Turkish Lira Price Forecast: New Monetary Regime, USD/TRY At All-Time Low

Photo by Omid Armin on Unsplash


Freshly re-elected Turkish President Recep Tayyip Erdoğan appointed a new finance minister, Mehmet Şimşek, on Saturday. Şimşek began his tenure with a promise to return the nation to “rational” policies, following years of unorthodox monetary and fiscal moves which have served to crush the lira, the currency shedding two thirds of its value in less than three years. 

Thus far, the market is not buying the claim. The lira (USD/TRY) hit an all-time low last week off the back of Erdoğan’s win, and has fallen further despite Şimşek’s promise. It now takes 21.45 liras to purchase one dollar – a further 6% fall from before his appointment. 


What are Turkey’s policies?

Şimşek has plenty to change if he is to stick to his promise of instilling “rational” policy. Around the world, central banks have been raising rates over the last 16 months to combat a global inflation crisis that has sprung up. Turkey, however, has bucked the trend. Under Erdoğan’s previous regime, the president and Şimşek’s predecessor, Nureddin Nebati, had been cutting interest rates. The below chart contrasts the approach with the Federal Reserve in the US. 
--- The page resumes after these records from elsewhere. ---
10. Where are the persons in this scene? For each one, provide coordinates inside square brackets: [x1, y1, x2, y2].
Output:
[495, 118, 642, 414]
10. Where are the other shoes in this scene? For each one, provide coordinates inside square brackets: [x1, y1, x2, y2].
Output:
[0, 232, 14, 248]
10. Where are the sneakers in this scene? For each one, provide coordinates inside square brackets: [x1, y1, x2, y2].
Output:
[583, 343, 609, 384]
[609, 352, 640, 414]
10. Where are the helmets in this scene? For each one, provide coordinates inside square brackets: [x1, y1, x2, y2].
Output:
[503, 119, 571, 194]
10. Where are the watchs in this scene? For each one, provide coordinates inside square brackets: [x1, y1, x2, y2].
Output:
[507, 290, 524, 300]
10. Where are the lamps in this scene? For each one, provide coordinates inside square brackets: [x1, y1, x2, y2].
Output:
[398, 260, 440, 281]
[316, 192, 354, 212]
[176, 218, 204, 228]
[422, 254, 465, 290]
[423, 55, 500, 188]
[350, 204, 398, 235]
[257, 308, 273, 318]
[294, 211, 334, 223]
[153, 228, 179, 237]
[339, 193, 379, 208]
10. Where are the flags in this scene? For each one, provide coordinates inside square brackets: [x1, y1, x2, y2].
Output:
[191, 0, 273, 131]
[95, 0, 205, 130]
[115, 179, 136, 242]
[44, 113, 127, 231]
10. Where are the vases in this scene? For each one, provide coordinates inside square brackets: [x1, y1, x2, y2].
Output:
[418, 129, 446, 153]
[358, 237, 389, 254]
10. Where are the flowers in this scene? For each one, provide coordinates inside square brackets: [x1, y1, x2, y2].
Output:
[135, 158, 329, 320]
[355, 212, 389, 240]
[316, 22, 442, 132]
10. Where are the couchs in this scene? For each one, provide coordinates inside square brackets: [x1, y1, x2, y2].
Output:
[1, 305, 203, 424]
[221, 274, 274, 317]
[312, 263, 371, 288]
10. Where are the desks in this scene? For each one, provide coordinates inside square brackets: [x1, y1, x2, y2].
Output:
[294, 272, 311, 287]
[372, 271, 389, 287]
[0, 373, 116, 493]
Against this backdrop, Şimşek has sworn to flip Turkey’s approach. “Transparency, consistency, predictability, and compliance with international norms will be our basic principles in achieving the goal of raising social welfare,” he said on Sunday as formally took the role. 

 

Turkey has no choice but to return to a rational basis. We will prioritise macro financial stability.

Mehmet Şimşek

The unconventional policy comes despite Turkey suffering from a particularly acute inflation problem, even by the standards seen internationally over the last year. The most recent number has inflation running at 43%, and as high as 85% in October. 

A few days prior to Şimşek’s appointment, Erdoğan was defiant that inflation could be beaten, although made no reference to rates tightening. If anything, he hinted at the opposite, saying last Monday that the central bank interest rate “has now been reduced to 8.5% and you’ll see inflation continue to fall”. He further swore that, in relation the battle to tame inflation, “if anyone can do this, I can do it”, 

Şimşek previously served as finance minister before leaving government in 2018. Since then, the lira is down 77% and the crisis has mushroomed. For lack of a better expression, the gig appears to be up in Turkey, with the piper coming home to be paid. The Financial Times reported that Erdoğan had reduced foreign currency and gold reserves by $17 billion in the six weeks running up to the general election, a decline of 15%. That $17 billion is split between a $9.5 billion drawdown of foreign currency and $7.5 billion of gold (Turkey held 572 tonnes of gold at the start of the year). Updated numbers put the decline in total reserves at around $27 billion, constituting a fall of 24%. 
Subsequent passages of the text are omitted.